The bomb missed us in Director #1 by about 30 feet.  My General Quarters station was a pointer in that Director.  The pointer fired the guns in the main battery.  I had this position for over 5 ½ years.

 

One quiet day in the Caribbean we were putting up “Pay Day” – desired amounts of money in small envelopes: (Mr.

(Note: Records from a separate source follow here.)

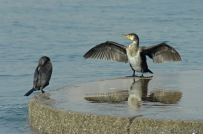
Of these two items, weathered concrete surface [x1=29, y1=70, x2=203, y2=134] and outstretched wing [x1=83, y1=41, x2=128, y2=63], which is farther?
outstretched wing [x1=83, y1=41, x2=128, y2=63]

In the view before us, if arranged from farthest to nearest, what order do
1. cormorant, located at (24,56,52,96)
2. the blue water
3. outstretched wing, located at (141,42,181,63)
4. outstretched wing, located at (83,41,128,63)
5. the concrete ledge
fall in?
the blue water → outstretched wing, located at (83,41,128,63) → outstretched wing, located at (141,42,181,63) → cormorant, located at (24,56,52,96) → the concrete ledge

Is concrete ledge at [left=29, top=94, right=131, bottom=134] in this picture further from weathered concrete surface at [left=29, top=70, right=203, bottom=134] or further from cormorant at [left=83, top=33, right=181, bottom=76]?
cormorant at [left=83, top=33, right=181, bottom=76]

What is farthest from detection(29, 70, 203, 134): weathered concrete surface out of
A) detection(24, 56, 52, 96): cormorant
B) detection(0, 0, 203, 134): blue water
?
detection(0, 0, 203, 134): blue water

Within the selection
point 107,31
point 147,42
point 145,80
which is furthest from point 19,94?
point 107,31

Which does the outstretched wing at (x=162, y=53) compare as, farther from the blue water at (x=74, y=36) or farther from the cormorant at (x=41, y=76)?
the blue water at (x=74, y=36)

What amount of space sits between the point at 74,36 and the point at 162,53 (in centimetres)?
1133

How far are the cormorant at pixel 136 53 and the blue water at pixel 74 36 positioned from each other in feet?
5.68

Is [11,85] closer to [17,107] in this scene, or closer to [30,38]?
[17,107]

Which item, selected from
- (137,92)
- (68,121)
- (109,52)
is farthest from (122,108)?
(109,52)

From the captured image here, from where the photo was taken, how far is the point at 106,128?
7109mm

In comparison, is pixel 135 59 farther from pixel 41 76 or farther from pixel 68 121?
pixel 68 121

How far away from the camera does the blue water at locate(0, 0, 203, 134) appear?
1415 cm

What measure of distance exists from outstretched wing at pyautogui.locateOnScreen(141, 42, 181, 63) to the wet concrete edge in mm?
2832

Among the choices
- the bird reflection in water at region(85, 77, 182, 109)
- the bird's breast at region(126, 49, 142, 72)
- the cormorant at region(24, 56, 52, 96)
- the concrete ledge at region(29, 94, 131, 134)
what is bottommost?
the concrete ledge at region(29, 94, 131, 134)
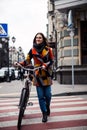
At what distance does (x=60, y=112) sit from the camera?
370 inches

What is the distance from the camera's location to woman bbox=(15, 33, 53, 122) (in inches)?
310

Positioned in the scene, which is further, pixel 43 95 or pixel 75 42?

Archer, Art  Palmer, Ernie Johns, and me).  It was a rather warm day.  It was decided to open the adjacent port hole and put out a wind scoop.  It was fine for awhile, then a ground swell came along.  The ship rolled a bit and scooped water in.  We had 20s, 10s, 5s and 1s floating all over our decks.  We did not lose a buck but used many blotters drying things off.

 

When convoying in the North Atlantic one morning I was in the shower, soaped down and ready to rinse off when General Quarters was sounded.  I grabbed my towel and slipped all the way to my battle station 94ft up in Director #1.  It was below 40 that morning.  When I crawled through the hatch all saw me in despair and shivering.  Mel Long or Ernie Johns loaned me his pea coat.

 

I remember our Shake-Down cruise especially when making our speed run of 32 knots from Havannah past Miami to Norfolk.

 

The only time we ever rigged paravanes was when passing through the 30 miles channel to Aukland, New Zealand.

 

We crossed the equator ten times one day while patrolling.  My initiation penalty when crossing it earlier was for cussing.  Jack Deming, SK1, G.S.K. boss told me “Ken you would not sat ‘S---‘ if you had a mouth full.”  Ahem. . .

 

When we passed through the Panama Canal the last time the deck force covered all of the Savannah names and abbreviations, even on the motor launches to avoid being identified in the flotilla passing through  after dark starting about 9.  When being secured in the Miraflores (sp) locks one of the fellows handling the lines on the dock yelled out “Hey on the Savannah catch my line.”  They apparently knew all the transiting ships.

 

The meat packers at Montevideo, Uruguay would not accept any profit when we provisioned there they threw a big picnic for all hands on board, first the starboard and then the port sections.  Many really got sunburned that afternoon.

 

When riding the waves of a storm just off Portsmouth, England a large crack developed in the main deck under the galley.  Those waves must have been about 50’ deep.

 

When the Savannah was anchored at Long Beach in about 1938, a Santanna blew in unexpectedly.  Half the crew was on the beach on liberty.  Waves broke over the sea wall.  A second anchor was dropped.  This one, however, crossed the anchor chain of the 1st, then the 2 sawed a big chunk out of the stem.  We went to Mare Island to have it repaired.

 

Enough stories:--

 

Excuse, one more.  LCDR DuBoise, First Lieutenant, inspected our storerooms aft when in the South Atlantic off Receife, Brazil.  He saw that our 325cases of canned milk were in wooden cases.  He told the supply officer that all had to be removed from the wooden cases as wood was a fire hazard.  This we did.  It was not too long, with the rolling of the ship, that the stench was overbearing to those in the hanger deck when the storeroom hatch was opened.  Spoiled canned milk had to be surveyed.

 

I enjoy riding my bike four miles to our daughter’s to garden, cut grass, etc.  Am still agile.  I was 80 last month.  We live in a condo.  I served over 62 years in Scouting.